Editorial Links :


    Quicklinks:



Don’t Tell The Donor

Is Your Staff Running To Their Next Gig?

By “A Fundraiser …”

Recruiting, training, and retaining top notch fundraising staff is perhaps the single biggest challenge facing nonprofits today.

You can’t control postal rate increases or the impact of bad economic times on your donor’s ability to give. As a fundraiser, you might even be hopeless to control the quality of programming content or the effectiveness of your organization at serving its mission.

The good news is that you probably have more control over staffing challenges than most other variables and there are some incredible new resources available to nonprofit leaders to help recruit, train, and retain. The bad news is that far too few people seem to be using the available resources.

Most successful leaders know that the hiring process is critically important for preventing “bad apples” from even getting hired in the first place. Unfortunately, you can be the most selective interviewer on the planet, but if you don’t have quality prospective employees to choose from you aren’t going to build a quality team.

I know some smart Development Directors who go to fundraising conferences for the sole purpose of identifying future prospects they want to have on their team. They don’t care if the fundraiser is even looking for a new job. In fact, it doesn’t even matter if the Development Directors even have a current job to offer.

Successful leaders need to build a mental dream team of all levels of fundraisers they want working on their team and then actively cultivate those relationships. Write that down. The best jobs are the result of ambitious and aggressive future bosses who steal employees away from their current job. Good fundraising jobs go to fundraisers who know people.

If you need to advertise your job posting in a fundraising publication or an industry email listserve – you are either trying to fill a crappy position OR you don’t know prospects well enough to offer them the job. Either way, you are probably won’t recruit good fundraisers. Remember that.

When it comes to training existing staff, the world is a different place today than it was even five years ago.

Industry conferences have devoted significant time in recent years to the topic of staff training and leadership development. Professional development courses and nonprofit management graduate programs have expanded. Blogs and Web sites dedicated to nonprofit career empowerment have proliferated in recent years. Networking groups have been formed in cities across the country, not to mention the countless nonprofit leadership training books that have been published.

Unfortunately, as we all know, nonprofits don’t pay top dollar. While fundraisers often do enjoy higher relative salaries than their co-workers at the same nonprofits, it’s still only a fraction of what these skills could command in the corporate sector.

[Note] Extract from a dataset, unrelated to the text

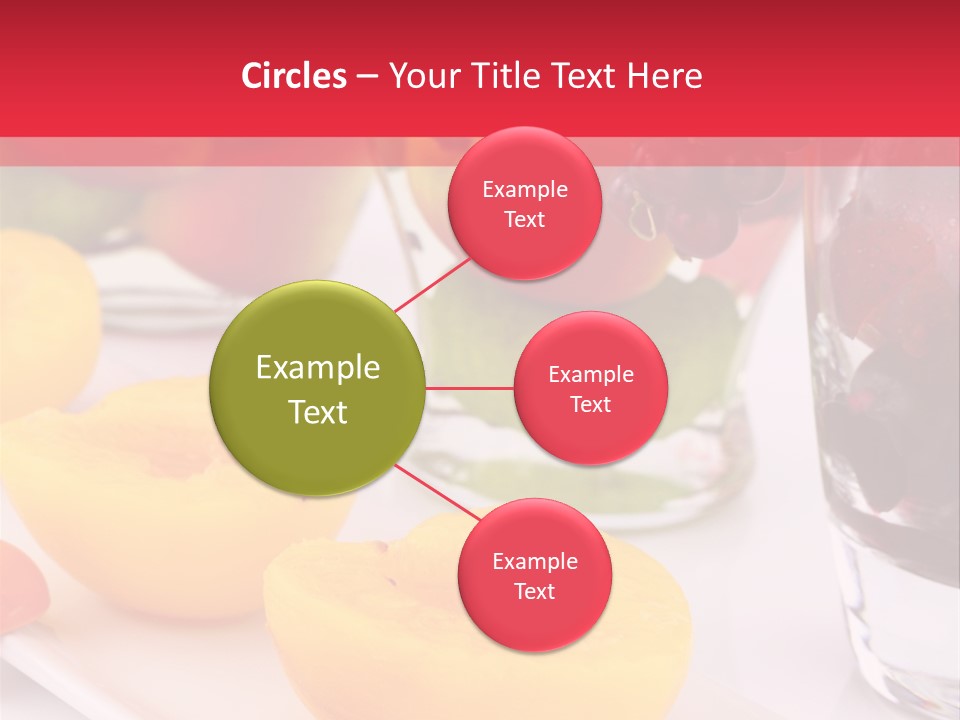 Circles – Your Title Text Here

Example Text

Example Text

Example Text

Example Text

As a result, staff retention can’t be achieved with money alone. Fundraisers need ambitious goals, realistic challenges, inspiring leaders, and supportive work environments… and as long as I’m dreaming… a decent amount of appreciation and thanks also helps.

Finally, despite all the best work in the world – some fundraisers will quit. They will go and get better jobs. They will be forced to relocate and need to turn in their fundraising badge. They could simply quit and then apply for the exact same fundraising job at another nonprofit because of the extra vacation time gained in between jobs.

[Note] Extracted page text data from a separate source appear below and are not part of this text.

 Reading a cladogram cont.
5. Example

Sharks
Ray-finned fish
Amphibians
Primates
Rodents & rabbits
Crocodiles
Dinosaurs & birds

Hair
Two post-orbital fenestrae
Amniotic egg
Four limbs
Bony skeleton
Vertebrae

But your staff may quit. And when they do, the amount of pre-planning and thought was in put into a transition plan is a true defining trait of expert fundraisers. Is there a rapid start to the beginning of the next selection process? Have formal responsibilities been documented and share with co-workers? Are those co-workers going to be expected to pick up all the pieces or will there be temporary help hired? How are vendors and key stakerholders going to be told of the news?

Being unprepared for staff transitions and allowing knowledgeable fundraisers to leave staff without properly passing on vital information can cripple an organization for years. Okay, maybe “cripple” is too harsh a word … but poor staff transitions can reek havoc on budget growth plans for several years even they are gone.

So, the next time you are create a to-do list and find all the usual critical day-to-day items such as: preparing Board reports, thanking donors, planning special events, writing solicitation copy for appeal letters, and reconciling with the finance department numbers… make sure you find time to add recruiting, training, and retaining your best fundraising staff.

Because is the true measure from which you will be judged. 

*Editor’s Note: Don’t Tell The Donor is one of the hottest blogs in the sector. It’s written anonymously because the author is well known in the sector and he/she/its bosses wouldn’t be pleased. Be assured, The NonProfit Times knows the author’s identity, at least enough to write the check. You’re going to have to trust us.